Vicaut was now the fastest sprinter in Europe, having equalled the European record of 9.86. L'Equipe dedicated much ink to Monsieur Vicaut for the next week. 

Nicolas Herbelot, senior writer for L'Equipe and I wondered out loud, how Vicaut would do through the rounds. 
Christophe Lemaitre has, which is unusual for him, some injuries this year. 
I went to the city of Lille, in the north of France to see the French Elite Championships, and specifically Vicaut, Lemaitre and the French hurdle crew. 
On Day Two, the weather was just about perfect for sprinting: a bit cool, and with little wind. 
The stadium was filled with 6000+ fans, and Christophe Lemaitre was in the first round of the 100 meters. After two false starts, Lemaitre was looking, well, disgusted. 
Once his round took off, Lemaitre looked great! His start was good, and about thirty meters, his head came up and his long stride put him out of reach of the rest of his round, as he ran 10.22, and looked very good. 
In the second round, Jimmy Vicaut looked good as well; no false starts. Vicaut's start is not his best section of the race, but as he lifts his head and pumps his arms, his speed and finish over the last thirty meters is something to be seen. Even though he shut it down about 80 meters, Vicaut ran 10.19. 
When the gun off in the men’s 100m finals, Christophe Lemaitre got out fine, and even was ahead of Jimmy Vicaut until 30 meters. At 30 meters, Vicaut put his head up and began to pump his arms and churn the track up, short stride after quick short stride. While Lemaitre's stride length is much longer, Vicaut’s turnover is much faster. At 70 meters, Lemaitre and Vicaut are together.
Then the afterburner comes on and Vicaut bursts away from Christophe Lemaitre, winning in 9.92. Lemaitre takes second in 10.07.
For Lemaitre, this as his first race without pain since he injured himself on a 250-meter training track in Russia where the turns were quite tight. It took three weeks to heal, and last week, Christophe, under the watchful eyes of his coach, ran accelerations on Tuesday and Thursday. 
The weather was good and Lemaitre’s coach’s translator told us that he wants to run the 200 meters on Sunday, but we’ll have to wait and see.
Christophe Lemaitre wins 200m in stirring battle with Jimmy Vicaut at Championnats de France, by Larry Eder
Jimmy Vicaut and Christophe Lemaitre are fine sprinters. Vicaut is the European leader over 100 meters. Lemaitre should be the European leader and medal contender over 200 meters. 

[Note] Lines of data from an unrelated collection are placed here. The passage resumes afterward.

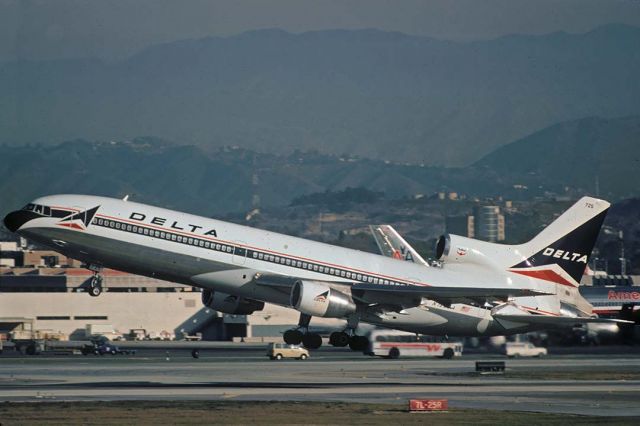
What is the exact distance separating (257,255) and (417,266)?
451 inches

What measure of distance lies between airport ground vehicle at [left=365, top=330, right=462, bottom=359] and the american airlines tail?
26473 millimetres

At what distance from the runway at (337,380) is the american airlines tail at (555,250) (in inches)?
285

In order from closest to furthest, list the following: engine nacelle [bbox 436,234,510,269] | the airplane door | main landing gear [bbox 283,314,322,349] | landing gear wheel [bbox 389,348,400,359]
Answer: the airplane door
main landing gear [bbox 283,314,322,349]
engine nacelle [bbox 436,234,510,269]
landing gear wheel [bbox 389,348,400,359]

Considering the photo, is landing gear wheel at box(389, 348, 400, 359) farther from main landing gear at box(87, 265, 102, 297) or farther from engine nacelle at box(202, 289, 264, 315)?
main landing gear at box(87, 265, 102, 297)

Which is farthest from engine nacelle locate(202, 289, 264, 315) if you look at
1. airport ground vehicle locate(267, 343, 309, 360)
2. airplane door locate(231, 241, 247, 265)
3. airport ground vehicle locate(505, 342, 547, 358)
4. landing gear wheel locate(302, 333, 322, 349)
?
airport ground vehicle locate(267, 343, 309, 360)

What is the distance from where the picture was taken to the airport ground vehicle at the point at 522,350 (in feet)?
311

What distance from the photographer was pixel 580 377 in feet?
275

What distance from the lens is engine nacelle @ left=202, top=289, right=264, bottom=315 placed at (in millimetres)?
71750

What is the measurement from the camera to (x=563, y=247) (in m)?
77.4

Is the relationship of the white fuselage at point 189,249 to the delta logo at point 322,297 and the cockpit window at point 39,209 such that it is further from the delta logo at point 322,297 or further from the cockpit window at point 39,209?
the delta logo at point 322,297

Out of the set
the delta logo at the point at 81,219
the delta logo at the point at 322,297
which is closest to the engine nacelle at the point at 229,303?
the delta logo at the point at 322,297

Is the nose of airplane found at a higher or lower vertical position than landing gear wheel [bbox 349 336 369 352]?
higher

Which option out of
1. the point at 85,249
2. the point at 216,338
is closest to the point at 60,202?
the point at 85,249

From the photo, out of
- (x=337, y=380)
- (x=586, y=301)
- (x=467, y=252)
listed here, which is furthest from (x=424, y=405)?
(x=586, y=301)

They were both in Lille for different reasons: Vicaut on the hunt for a 200 meter qualifier, and Lemaitre to make sure he was okay to race. 
Both got their answers.
The Championnats de France Elite had nice crowds: approximately 6,000 on Saturday and probably 8,000 on Sunday. 

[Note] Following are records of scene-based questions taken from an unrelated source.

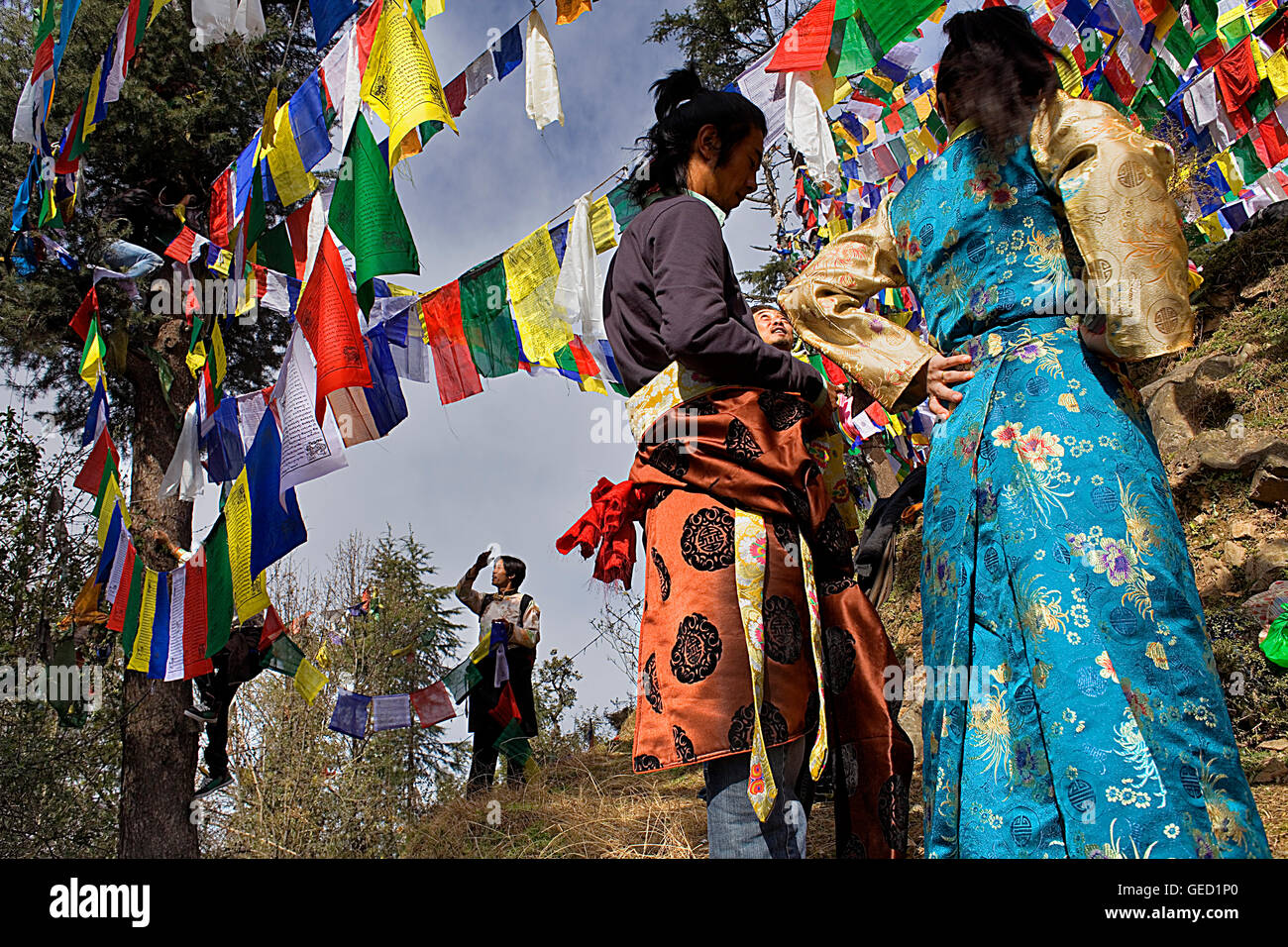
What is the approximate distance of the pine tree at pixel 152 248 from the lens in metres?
6.39

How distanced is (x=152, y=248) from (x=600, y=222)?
4703 mm

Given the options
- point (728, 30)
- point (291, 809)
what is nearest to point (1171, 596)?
point (291, 809)

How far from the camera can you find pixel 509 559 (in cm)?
627

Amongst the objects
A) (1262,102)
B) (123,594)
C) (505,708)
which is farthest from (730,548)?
(1262,102)

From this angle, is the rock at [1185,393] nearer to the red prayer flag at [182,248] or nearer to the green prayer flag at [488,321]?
the green prayer flag at [488,321]

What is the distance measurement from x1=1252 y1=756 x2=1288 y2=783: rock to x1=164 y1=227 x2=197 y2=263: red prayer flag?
19.5 ft

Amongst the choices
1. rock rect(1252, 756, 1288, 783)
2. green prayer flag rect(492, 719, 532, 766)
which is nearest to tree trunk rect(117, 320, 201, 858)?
green prayer flag rect(492, 719, 532, 766)

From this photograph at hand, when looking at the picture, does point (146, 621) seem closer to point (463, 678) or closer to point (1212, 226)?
point (463, 678)

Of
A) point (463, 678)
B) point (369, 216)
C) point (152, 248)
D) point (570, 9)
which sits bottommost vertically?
point (463, 678)

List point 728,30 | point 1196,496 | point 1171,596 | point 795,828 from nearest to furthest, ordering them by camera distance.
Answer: point 1171,596, point 795,828, point 1196,496, point 728,30

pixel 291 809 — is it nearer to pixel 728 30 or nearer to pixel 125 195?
pixel 125 195

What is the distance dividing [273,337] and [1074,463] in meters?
8.30

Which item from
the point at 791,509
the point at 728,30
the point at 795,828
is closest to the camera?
the point at 795,828

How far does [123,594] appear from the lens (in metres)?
4.37
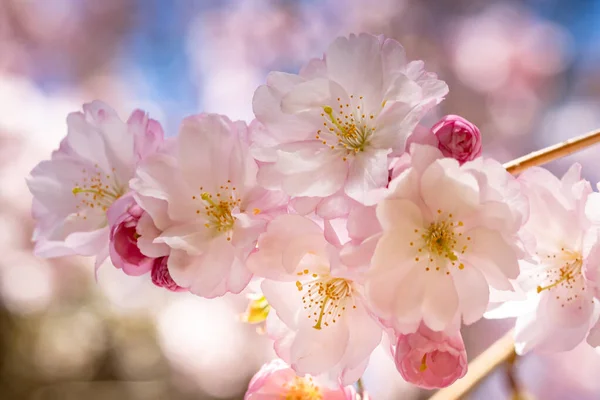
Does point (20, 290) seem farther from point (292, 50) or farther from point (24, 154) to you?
point (292, 50)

The draws were all of the finals, but especially the 110-meter hurdles, the men's pole vault, women's 200 meters, men's 800 meters, and of course, the final event, the men's 200 meters. 

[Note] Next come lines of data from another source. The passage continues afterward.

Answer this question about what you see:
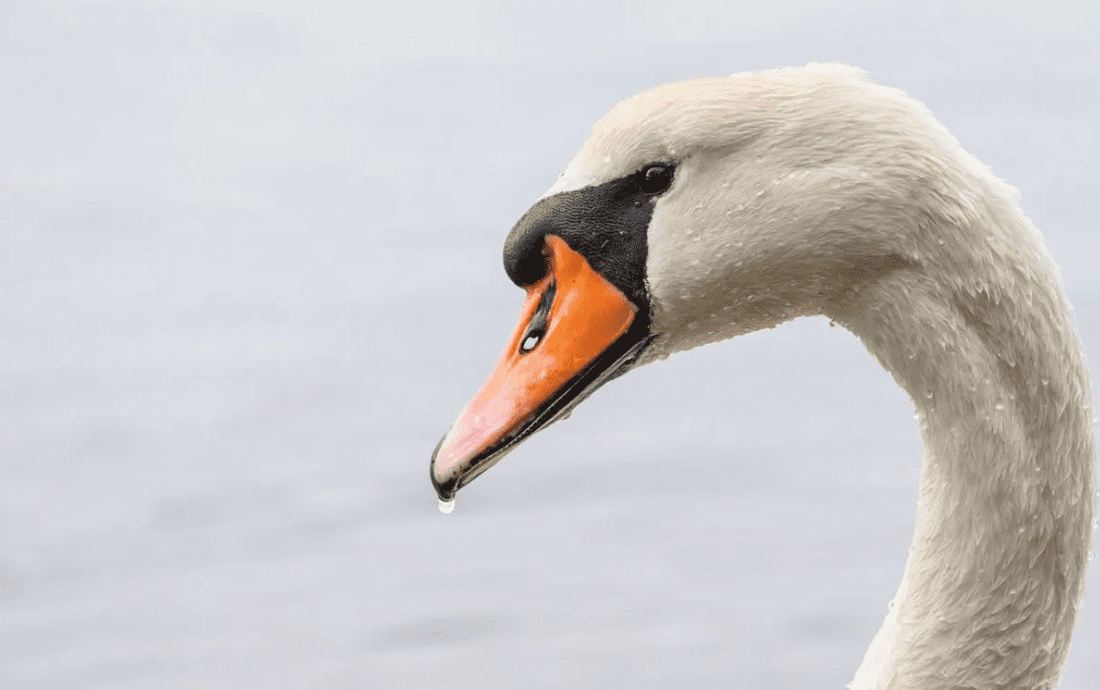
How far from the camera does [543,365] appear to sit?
3.38m

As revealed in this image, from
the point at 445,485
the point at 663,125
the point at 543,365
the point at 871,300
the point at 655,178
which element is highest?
the point at 663,125

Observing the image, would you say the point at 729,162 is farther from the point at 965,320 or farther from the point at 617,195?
the point at 965,320

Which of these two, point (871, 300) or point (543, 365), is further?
point (543, 365)

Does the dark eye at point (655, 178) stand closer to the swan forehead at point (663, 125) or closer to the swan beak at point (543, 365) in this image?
the swan forehead at point (663, 125)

The 110-meter hurdles we just wrote about: Garfield Darien smoothly won that race in 13.17 and Pascal Martinot-Lagarde, intent on defeating Dmitri Bascou, did not even see it coming. 
The 800m men's race was won by by Pierre Ambroise-Bosse, the French NR holder, who cooly came from last at 300 meters after getting shoved a bit, to hit 400 meters in 53.09. He didn’t take the lead until after the 500-meter mark, and then it was all over. Ambroise-Bosse, in his third 800 meters in 72 hours, won in 1:46.07. He put his arms out and slowed the last fifty meters, as he could have run 1:45 in his sleep today. 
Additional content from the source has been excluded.